Sorry for the wordiness, I've been watching a little too much Shakespeare today, on media I purchased through a retailer. The quality was good enough to really suck me in. Which is my first point. Who really wants to pirate material when the quality is almost always diminished? Any one who goes through the trouble of ripping the content for pirating usually doesn't care what the other person gets, so the quality usually sucks for pirated downloads.
Unless your are part of a new and emerging group of pirates. The rent-it-once-and-watch-it-forever pirates. This group of pirates usually has a decent home computer, with a DVD, or even sometimes a Blu-Ray burner, and rips the disc straight off onto their computer. These pirates have brought high-quality content into the mix.

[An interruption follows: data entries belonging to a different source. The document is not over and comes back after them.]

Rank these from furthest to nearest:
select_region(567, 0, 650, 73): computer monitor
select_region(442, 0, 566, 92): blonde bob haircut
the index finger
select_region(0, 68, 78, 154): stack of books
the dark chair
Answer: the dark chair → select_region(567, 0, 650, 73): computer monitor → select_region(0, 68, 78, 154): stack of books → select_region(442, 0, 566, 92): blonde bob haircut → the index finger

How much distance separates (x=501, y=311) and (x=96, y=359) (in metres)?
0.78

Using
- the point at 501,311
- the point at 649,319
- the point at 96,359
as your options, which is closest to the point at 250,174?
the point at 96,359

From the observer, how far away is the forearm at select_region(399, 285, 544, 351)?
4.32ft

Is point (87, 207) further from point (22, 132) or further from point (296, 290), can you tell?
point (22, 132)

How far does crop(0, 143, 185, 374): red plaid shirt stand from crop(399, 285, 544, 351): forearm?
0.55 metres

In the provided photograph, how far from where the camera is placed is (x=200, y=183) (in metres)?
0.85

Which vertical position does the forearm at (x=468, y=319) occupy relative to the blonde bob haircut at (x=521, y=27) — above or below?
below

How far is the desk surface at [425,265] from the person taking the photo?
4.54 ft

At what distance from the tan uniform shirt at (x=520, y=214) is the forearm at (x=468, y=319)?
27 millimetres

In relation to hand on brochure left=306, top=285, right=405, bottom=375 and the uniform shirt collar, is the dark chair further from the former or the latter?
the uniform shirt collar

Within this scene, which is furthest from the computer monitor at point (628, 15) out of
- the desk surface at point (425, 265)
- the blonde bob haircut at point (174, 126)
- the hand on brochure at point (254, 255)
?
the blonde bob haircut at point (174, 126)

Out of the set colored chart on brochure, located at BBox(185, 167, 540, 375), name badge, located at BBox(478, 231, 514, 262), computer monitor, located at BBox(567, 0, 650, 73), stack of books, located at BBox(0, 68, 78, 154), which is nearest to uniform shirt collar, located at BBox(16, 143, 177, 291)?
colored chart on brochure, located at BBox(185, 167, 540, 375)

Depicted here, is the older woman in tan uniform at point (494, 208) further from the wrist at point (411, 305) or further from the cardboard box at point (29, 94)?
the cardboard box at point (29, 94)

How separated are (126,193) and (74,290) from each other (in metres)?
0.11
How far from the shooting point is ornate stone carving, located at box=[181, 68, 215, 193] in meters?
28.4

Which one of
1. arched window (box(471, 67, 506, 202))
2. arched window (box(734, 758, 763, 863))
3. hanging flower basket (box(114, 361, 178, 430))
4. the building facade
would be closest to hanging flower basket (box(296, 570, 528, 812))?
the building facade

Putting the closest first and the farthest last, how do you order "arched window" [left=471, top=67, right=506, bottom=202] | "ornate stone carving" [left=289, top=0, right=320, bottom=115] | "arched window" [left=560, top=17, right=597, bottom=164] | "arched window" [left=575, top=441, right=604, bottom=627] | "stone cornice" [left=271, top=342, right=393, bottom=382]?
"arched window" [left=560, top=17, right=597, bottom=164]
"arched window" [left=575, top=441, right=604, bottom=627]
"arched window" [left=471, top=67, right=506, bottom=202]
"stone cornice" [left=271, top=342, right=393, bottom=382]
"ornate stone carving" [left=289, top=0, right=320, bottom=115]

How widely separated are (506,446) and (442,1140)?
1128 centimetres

But this creates a terrible paradox. Because good content is so easy to get for free, yet good content is so expensive to produce, we are beginning to see a world where the quality of our media is deteriorating as our ability to view it is becoming more high tech, with higher quality, and faster speeds. So, now the real question is, do you support these efforts that undermine the quality of your own media experience? The original title of this post was going to be simply 'DRM', as that was what brought this up in my discussion with friends. But isn't it terrible that things have come to that? Where companies are so paranoid about people stealing content that they've gone off the deep end and locked everything down tighter than Fort Knox.
You know, there was a time when there was no DRM, and you could buy something on electronic media with out worrying about it. Now I'm not saying I fully support the big corporations in their endless zeal to take your money, sometimes even more than once for the same product, but I do understand how they want to get paid. A lot of people have worked hard to produce the things you watch and read and hear, and honestly, isn't that what pay people for, hard work? So, in this seemingly failing entertainment industry, maybe all we need is a little honesty, on the part of both parties. Unfortunately the only thing we can fix is ourselves, and hope that everyone else follows.